Sickm8 it was blooming gr8 for me GF. She bloody loved it. Onya!!!! ;)

aMUG US
very good product, i drink my coffee out of it every single morning. a tiny little itty bitty problem i have with it though, is that every time i drink anything except for coffee out of this mug it barrates me for having bad taste. makes me very sad, honestly. i didnt know cups could talk, but appearently i have been proven wrong. i would really appreciate it if you could start double checking if your cups are possesed by melicous spirts who like to insult you! except for that, great product!!
The workmanship of the product was excellent, and packaging for your delivery of this fragile item, a coffee mug, was appropriately safe.
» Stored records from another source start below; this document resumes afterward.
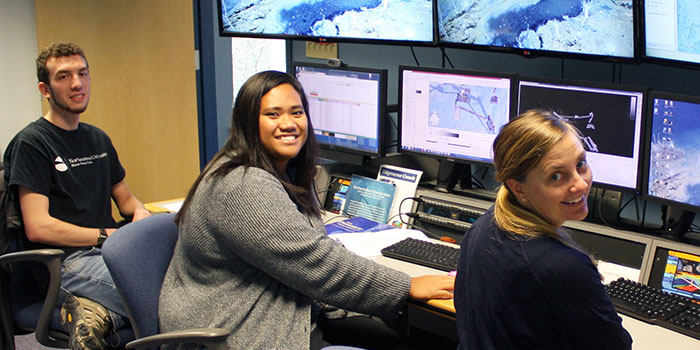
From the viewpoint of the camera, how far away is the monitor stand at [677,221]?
1956mm

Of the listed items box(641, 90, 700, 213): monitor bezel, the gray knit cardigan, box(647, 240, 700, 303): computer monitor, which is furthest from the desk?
box(641, 90, 700, 213): monitor bezel

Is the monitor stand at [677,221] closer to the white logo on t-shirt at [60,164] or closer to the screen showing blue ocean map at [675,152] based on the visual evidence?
the screen showing blue ocean map at [675,152]

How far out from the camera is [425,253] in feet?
7.02

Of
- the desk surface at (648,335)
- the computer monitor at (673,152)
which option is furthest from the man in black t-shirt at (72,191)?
the computer monitor at (673,152)

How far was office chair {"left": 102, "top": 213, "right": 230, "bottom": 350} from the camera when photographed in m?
1.71

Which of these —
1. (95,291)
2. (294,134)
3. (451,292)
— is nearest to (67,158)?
(95,291)

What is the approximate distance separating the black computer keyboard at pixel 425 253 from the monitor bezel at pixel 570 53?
67cm

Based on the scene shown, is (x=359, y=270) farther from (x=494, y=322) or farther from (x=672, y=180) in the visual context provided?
(x=672, y=180)

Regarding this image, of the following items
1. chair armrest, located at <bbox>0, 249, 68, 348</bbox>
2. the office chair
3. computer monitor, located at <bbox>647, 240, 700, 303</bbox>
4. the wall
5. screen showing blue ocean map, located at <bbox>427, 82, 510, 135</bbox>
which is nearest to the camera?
the office chair

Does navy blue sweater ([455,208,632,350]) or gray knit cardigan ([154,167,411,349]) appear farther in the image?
gray knit cardigan ([154,167,411,349])

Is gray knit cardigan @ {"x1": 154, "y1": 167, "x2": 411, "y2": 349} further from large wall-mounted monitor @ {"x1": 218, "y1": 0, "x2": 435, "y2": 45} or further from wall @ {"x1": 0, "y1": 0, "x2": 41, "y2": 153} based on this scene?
wall @ {"x1": 0, "y1": 0, "x2": 41, "y2": 153}

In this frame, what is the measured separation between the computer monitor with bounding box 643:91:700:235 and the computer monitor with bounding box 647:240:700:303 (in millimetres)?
79

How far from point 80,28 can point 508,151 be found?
338cm

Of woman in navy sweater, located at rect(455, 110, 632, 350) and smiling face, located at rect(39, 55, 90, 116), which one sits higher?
smiling face, located at rect(39, 55, 90, 116)
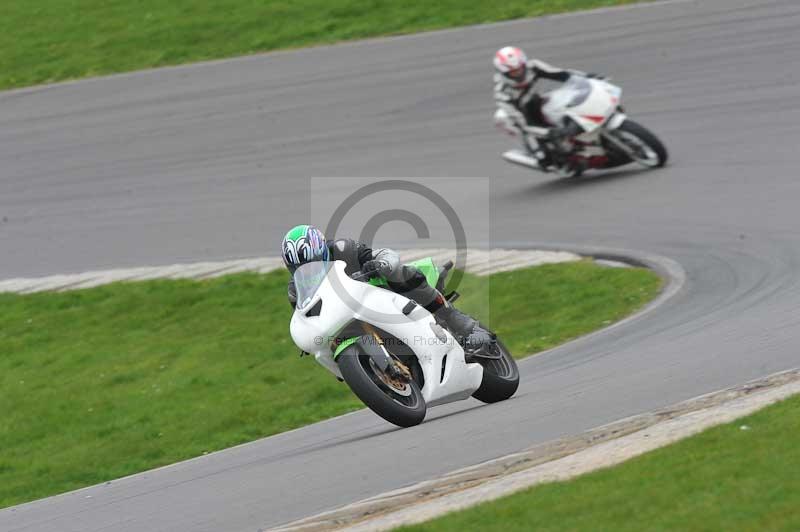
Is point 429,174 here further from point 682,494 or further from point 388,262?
point 682,494

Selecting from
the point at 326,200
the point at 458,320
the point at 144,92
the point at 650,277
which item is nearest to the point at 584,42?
the point at 326,200

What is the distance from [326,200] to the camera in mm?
17875

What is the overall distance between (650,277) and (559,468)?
263 inches

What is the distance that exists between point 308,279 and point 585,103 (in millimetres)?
8953

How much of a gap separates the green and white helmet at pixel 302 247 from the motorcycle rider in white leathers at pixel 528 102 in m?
8.74

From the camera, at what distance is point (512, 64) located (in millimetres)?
16672

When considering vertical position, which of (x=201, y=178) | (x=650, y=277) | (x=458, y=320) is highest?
(x=458, y=320)

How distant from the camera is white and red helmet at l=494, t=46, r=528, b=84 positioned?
54.7ft

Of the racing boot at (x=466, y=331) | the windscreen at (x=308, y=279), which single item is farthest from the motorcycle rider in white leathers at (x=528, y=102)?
the windscreen at (x=308, y=279)

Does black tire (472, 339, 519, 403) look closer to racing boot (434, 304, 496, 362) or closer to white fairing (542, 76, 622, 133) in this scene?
racing boot (434, 304, 496, 362)

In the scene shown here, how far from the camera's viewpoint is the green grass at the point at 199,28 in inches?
928

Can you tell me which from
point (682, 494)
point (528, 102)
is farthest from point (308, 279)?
point (528, 102)

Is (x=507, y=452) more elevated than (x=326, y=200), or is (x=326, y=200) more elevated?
(x=507, y=452)

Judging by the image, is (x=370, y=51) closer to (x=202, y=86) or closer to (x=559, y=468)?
(x=202, y=86)
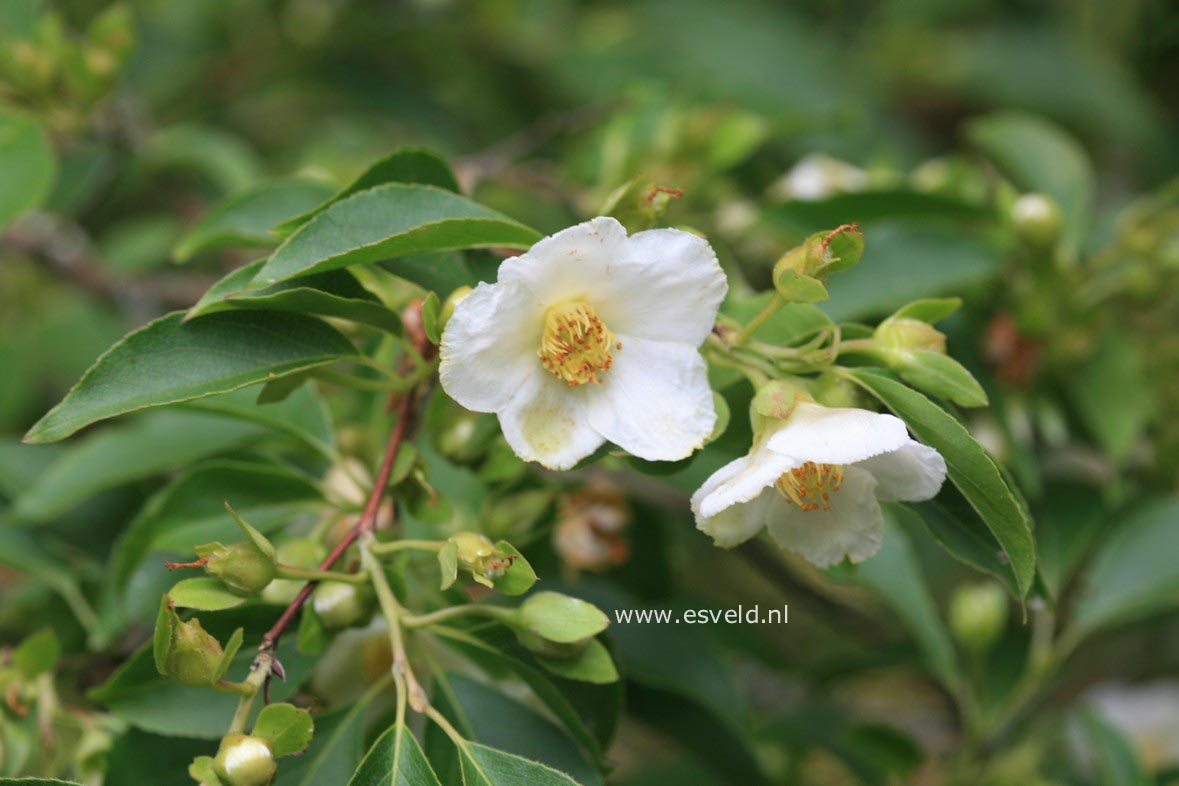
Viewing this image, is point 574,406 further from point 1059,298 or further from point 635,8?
point 635,8

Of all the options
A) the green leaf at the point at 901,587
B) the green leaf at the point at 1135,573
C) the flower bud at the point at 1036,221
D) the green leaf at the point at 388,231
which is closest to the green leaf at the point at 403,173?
the green leaf at the point at 388,231

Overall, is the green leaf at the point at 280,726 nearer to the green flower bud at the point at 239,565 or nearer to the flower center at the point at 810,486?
the green flower bud at the point at 239,565

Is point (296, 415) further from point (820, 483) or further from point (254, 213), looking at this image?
point (820, 483)


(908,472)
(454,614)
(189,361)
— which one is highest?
(189,361)

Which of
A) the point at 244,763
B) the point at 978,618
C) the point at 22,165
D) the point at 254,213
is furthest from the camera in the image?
the point at 978,618

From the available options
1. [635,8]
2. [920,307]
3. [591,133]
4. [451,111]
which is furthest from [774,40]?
[920,307]

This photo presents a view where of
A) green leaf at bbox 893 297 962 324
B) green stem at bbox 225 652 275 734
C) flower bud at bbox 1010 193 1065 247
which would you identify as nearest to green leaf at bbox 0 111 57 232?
green stem at bbox 225 652 275 734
Nice job all around. Thank you.
It's the best mug in the history of mugs.
love it

excellent customer service. i gave the wrong address and they got it here quick.
This was easy to order although I wish the preview pics showed the next on both sides once you finish customizing. But I appreciated that if the text doesn't fit they email you and ask what you want it to say. Came out great and I can't wait to give it as a gift
it was frickin good mug i liked it it was good I have never thought of myself as someone who drinks from mugs. After I drank from this mug, I thought of myself as a mug-drinker. It was magical. My entire life changed. I didn't know what to do with myself anymore. How do you follow up a lifestyle change? I went on a long walk. About 67 miles. Once I got to the Walgreen's I realized I could've just drove. But I didn't. I'm no quitter. Not with this mug. This mug gives me power, perseverance. You want this mug. Trust me. You want this mug. You want this mug. You want this mug. You want this mug. You want this mug. You want this mug. You want this mug. You want this mug. You want this mug. You want this mug. You want this mug. You want this mug. You want this mug. You want this mug. You want this mug. You want this mug. You want this mug. You want this mug. You want this mug. You want this mug. You want this mug. You want this mug. You want this mug. You want this mug. You want this mug. You want this mug. You want this mug. You want this mug. You want this mug. You want this mug. You want this mug. You want this mug. You want this mug. You want this mug. You want this mug. You want this mug. You want this mug. You want this mug. You want this mug. You want this mug. You want this mug. You want this mug. You want this mug. You want this mug. You want this mug. You want this mug. You want this mug. You want this mug. You want this mug. You want this mug. You want this mug. You want this mug. You want this mug. You want this mu

I love How I can order a cup with one of my favorite words
Well printed, the mug's ceramic is of good quality, I'm not sure what else I can add. I am surprised it could be printed and shipped so quickly based on my earlier experience printing/kiln-firing/baking this kind of product. Well done.
Sent to a friend. He loved it!
I can't stop putting weird things on the cup I love this website 😆

Purchased this for my fiancé. One night watching TV, she blurted out the word "kaputnik." We laughed so hard. Never dreamed it was an actual word. Now, we know better. LOL
Sent a mug with DABNABIT printed on it to my Grandaughter for her birthday! She absolutely was thrilled with it! This is a saying I’ve used over the years a lot & we’ve always laughed about it! Ordered myself one too!!